**Document text:**
+ + + +
What Full-Mouth Dental Implants Aren't

A common misconception is that getting a full set of implants involves implanting 28 separate replacement teeth—one for each missing tooth. Patients may assume that full-mouth implants would be too expensive or that multiple implant surgeries would be too painful and time-consuming, so they fail to consider them a viable option.

Implanting 28 individual teeth would indeed be expensive and time-consuming. Luckily, that's not how full-mouth dental implants work. Another name for full-mouth implants is implant-supported dentures, and that name can give you a better picture of how a full set of dental implants would work for you. Your dentist only needs to install a few implants in strategic places in your mouth, and those implants will be used to install and hold a device similar to a denture. This way, a few implants can be used to replace multiple teeth while keeping costs and recovery time to a minimum.

How Long-Term Denture Wearers Can Switch to Implants

A dental implant is made up of a titanium post that is implanted into the jaw and then topped with a crown that resembles a natural tooth. For implants to work, the jaw bone has to be able to support the implant. Unfortunately, jaw bone density decreases the longer a tooth is missing. This can lead to the belief that patients who have been missing teeth for a long time, including those that have worn dentures for years, cannot be candidates for dental implants.
+ + + +
**Exercise:**
Continue the passage on full-mouth dental implants, starting right after its final sentence.
+ + + +
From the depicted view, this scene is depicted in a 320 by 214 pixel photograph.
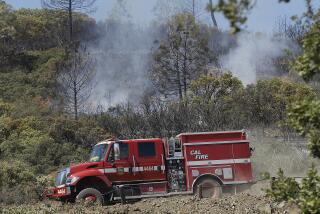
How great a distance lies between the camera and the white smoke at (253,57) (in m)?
47.7

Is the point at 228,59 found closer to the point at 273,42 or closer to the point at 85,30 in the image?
the point at 273,42

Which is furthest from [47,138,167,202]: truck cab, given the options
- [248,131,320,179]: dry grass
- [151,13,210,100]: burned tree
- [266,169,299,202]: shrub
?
+ + + +
**Reply:**
However, there's good news for denture-wearers who would like to switch to dental implants. Even if you've experienced bone loss, a process called bone augmentation can give you the bone density that you need in order to support dental implants. This is a process that involves the dentist implanting a bone graft to your existing jaw bone. The graft can come from another part of your body, or your dentist can use donated bone material from a cadaver or a cow. There's also a synthetic bone option. The graft encourages new bone growth, enabling your dentist to install dental implants.

Why Full-Mouth Dental Implants Are the Best Choice

Dental implants have a number of advantages over dentures. For patients, the most obvious and immediate impact can be observed while eating. Although dentures can allow you to chew food, they don't give you the bite power that you had with your natural teeth. That's because there are no tooth roots anchoring dentures into your gums, so you don't have the leverage that you had with your natural teeth. Dentures can also slip and slide while you're chewing. You may have trouble chewing foods that are tough, stringy, or sticky.

Dental implants, however, give you a tooth root and prevent denture devices from moving around in your mouth. This can restore your bite power to the same or close to the same level that you had with your natural teeth, allowing you to eat your favorite foods without difficulty.

Dental implants can also improve the aesthetics of your smile and the mechanics of your speech—the same movements that can cause difficulty while eating with dentures can cause embarrassing slips while smiling or speaking with dentures. Implants also help you maintain jaw bone density over time. The titanium root stimulates bone growth. This prevents changes to your face shape that can occur when you wear dentures or have missing teeth for long periods of time.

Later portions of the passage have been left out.